骤雨

1

天阴沉沉的,堆积着的云仿佛一团吸足了水的棉花,轻轻一碰,就要漏掉,偶尔拂过的微风,也带着点点湿意,一副暴风雨来临前的征兆。

“丁老二,你出来!”随着一声虎啸,一人闯进了太师府!

迎面一个虬髯大汉,四十多岁,此人腰佩长剑,身着铠甲,满脸藏不住的杀气,一看就是个久经沙场的老将,此时他怒气冲冲,向府内走去。

太师府家丁上前阻扰,却被他一把推开,叫嚣着只奔内院。刚刚下朝的太师丁彦,官服都没来得急换,急忙迎了出来。

“孙老弟,你回来了?”丁彦双手抱拳,笑呵呵地迎接道。

丁太师看着约摸五十多岁,身形消瘦,长脸颊下一撮山羊胡,尤其是那双三角眼,让人看了,觉得阴森森的。

“少给我来这套,我问你,守义大哥是不是你派人暗杀的?”那虬髯大汉大声问道。

“孙老弟,你可冤枉死我了,我怎么会对田兄下杀手呢?”

“不是你还有谁?我可听说,最近你俩正闹得厉害呢。”虬髯大汉向前一步,盯着丁彦说道。

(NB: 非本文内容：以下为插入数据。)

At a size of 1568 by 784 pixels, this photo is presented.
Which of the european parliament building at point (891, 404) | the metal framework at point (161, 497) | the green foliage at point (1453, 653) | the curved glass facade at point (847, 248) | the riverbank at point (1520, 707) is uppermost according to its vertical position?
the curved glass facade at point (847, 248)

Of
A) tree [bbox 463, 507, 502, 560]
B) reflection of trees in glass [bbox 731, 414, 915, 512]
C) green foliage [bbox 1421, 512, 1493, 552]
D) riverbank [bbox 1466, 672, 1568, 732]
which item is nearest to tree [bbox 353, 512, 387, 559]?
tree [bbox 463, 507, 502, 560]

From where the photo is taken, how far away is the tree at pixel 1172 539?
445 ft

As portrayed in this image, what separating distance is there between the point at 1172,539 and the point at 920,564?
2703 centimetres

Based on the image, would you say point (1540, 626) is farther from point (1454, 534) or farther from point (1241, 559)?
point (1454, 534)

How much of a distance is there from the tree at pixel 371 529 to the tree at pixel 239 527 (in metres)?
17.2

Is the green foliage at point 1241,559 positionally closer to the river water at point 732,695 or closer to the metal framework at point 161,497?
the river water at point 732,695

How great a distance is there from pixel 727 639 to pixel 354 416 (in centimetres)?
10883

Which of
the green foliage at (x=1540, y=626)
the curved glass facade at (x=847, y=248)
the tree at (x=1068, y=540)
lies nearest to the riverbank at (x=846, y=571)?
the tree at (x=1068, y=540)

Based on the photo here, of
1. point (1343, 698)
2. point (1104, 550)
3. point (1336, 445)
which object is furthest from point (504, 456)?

丁彦也不气恼,他捋了捋胡须,淡淡地说:“不错,最近我俩是因为意见不一,闹了点矛盾,但是我也不至于对他痛下杀手吧。”

“也就你能干出这事来,想当初要不是你…….”

不等虬髯大汉说完,丁彦的脸就拉了下来,他怒喝道:“住口,胡说什么?”

虬髯大汉自知口误,脸上闪过一丝尴尬,声音也跟着小了下来:“反正现在大哥死了,你的嫌疑最大!”

丁彦一脸无奈地看着虬髯大汉,说道:“孙猛啊孙猛,你叫我怎么说你?先进屋再说吧。”

孙猛重重地“哼”了一声,扭身进了屋里。

丁彦,孙猛,田守义,三人本是同乡,田守义和丁彦是文人,而孙猛则打小习武,人如其名,勇猛异常。三人同时赴京赶考,两人科举,一人武举。临行前,结为异性兄弟,相约中榜之后,在朝中互相照应。

身为老二的丁彦被点为榜眼,入翰林,封大学士,而大哥田守义考中进士,封吏部主事,孙猛也有幸得中,被封为兰翎侍卫。

当时时局,皇帝老迈,太子如日中天,朝臣纷纷依附,三人本想投靠太子,建功立业。无奈备受冷落,大哥田守义一气之下带领兄弟二人转投与太子抗衡多年的梁王。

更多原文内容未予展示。